UAW sells out John Deere workers

Submitted by AWL on 1 December, 2021 - 9:50 Author: Angela Paton
John Deere

Ten thousand strikers at twelve John Deere plants across the US have accepted a contract backed by management and the UAW union after 5 weeks of strike action. One striker summed up the feelings of those battling Deere (and unfortunately their own union): “We were sold out”.

A six year contract with a 12% wage increase (i.e a shoddy 2% a year) was passed by 61% across Deere, although in the tractor plant at Waterloo, Iowa, it is reported that 56% of workers rejected the deal. The bosses’ papers dutifully parrot the Deere media blitz that a “significant margin” passed the deal, which is meant to have given them general raises, bonuses, improvements in the pension fund and a boost in base reduction pay. That account is grossly overstated, or just plain wrong. As a UAW member in Milan, Illinois, puts it: “they said we got everything we asked for. Far from it”.

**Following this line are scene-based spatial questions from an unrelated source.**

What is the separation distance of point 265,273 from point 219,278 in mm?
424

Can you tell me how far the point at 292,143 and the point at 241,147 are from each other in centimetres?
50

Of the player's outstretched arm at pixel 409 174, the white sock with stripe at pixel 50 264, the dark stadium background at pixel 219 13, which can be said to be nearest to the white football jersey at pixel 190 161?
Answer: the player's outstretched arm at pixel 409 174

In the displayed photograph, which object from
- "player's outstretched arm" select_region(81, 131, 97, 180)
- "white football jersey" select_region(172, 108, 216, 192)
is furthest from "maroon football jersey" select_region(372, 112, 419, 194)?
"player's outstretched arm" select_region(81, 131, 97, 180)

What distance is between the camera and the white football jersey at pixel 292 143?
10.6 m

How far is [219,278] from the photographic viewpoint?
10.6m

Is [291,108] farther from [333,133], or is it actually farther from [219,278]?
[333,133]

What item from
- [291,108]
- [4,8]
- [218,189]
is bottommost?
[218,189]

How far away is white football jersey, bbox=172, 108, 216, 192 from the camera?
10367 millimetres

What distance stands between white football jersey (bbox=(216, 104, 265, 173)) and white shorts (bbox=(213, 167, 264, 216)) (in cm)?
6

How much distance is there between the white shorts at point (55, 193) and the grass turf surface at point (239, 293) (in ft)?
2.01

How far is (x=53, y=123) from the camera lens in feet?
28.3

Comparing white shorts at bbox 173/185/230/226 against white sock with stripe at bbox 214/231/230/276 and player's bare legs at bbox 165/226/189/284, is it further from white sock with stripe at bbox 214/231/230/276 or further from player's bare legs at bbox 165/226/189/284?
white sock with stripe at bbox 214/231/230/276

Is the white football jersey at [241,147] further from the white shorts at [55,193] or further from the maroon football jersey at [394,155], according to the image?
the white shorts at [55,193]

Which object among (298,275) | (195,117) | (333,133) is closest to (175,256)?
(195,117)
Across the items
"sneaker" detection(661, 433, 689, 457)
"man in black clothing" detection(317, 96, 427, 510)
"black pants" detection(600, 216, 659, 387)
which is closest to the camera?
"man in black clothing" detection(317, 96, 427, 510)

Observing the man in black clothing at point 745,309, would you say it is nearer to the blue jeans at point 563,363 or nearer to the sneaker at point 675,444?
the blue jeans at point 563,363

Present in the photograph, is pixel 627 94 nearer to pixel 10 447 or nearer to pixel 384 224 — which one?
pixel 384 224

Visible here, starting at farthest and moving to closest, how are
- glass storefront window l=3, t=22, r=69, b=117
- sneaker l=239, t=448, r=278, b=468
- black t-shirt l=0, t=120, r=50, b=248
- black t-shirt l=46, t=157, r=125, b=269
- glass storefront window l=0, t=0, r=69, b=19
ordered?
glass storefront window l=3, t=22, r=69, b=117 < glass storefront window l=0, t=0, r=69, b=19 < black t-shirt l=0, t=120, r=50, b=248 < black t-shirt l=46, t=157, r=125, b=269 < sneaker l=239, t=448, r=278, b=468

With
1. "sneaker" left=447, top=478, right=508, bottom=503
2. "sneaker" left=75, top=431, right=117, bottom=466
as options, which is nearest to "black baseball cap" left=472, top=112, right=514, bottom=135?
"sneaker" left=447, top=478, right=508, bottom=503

The UAW strike fund is $800 million but workers strike pay was a measly $275 a week, so the union effectively starved workers into settling. Deere management had entered “phase 1” of their “customer continuity plan” — basically sending as much work overseas as possible and having ill-equipped and untrained supervisors, managers and engineers take over production lines in the US plants, obviously resulting in accidents, stress and 12 hour work-days six days a week. “Phase 2” was to bring in scab labour. Before that, the UAW and Deere managed to ram through a little-altered version of the contract that was voted down by 55% two weeks ago.

The company made $5.8 billion profit last year (an increase of 62% since 2013 and the last contract negotiation), and is at its most profitable in its history. Shareholders recently received a 17% rise in their dividends.

Workers at Deere, meanwhile, have conceded rights, benefits and decent wage rises for decades.

The last strike was in 1986, lasting five months and turned into a lockout. In 1997 the agreed contract eliminated healthcare benefits after retirement, cut pensions by two-thirds and brought in a two tier system, with lower wages and health benefits for new workers.

The recent UAW-backed contract had originally included a third tier, which would eliminate pensions for all new workers. The second vote got rid of that two weeks ago. It is unclear whether this has been snuck back in as the full contract has not been shown to the workers by the UAW, although the UAW press statement was prepared well in advance of the vote.

All this comes against a continuing backdrop of corruption scandals and allegations in the UAW, and a federal investigation. Two of the previous four presidents of the UAW have been imprisoned for embezzlement. Current president (and former Treasurer) Ray Currie has been investigated for accepting high-value football tickets from firms the union did business with, in breach of union rules.

The Unite All Workers for Democracy (UAWD) campaign continues to work in the UAW for direct one-member-one-vote election (in place of indirect elections) to get an honest leadership elected by the rank and file and for other democratic organising principles.

Shame on the UAW bureaucracy! Support the UAWD for a democratic union that won’t sell out its members or steal their dues in the future. Help them transform their union!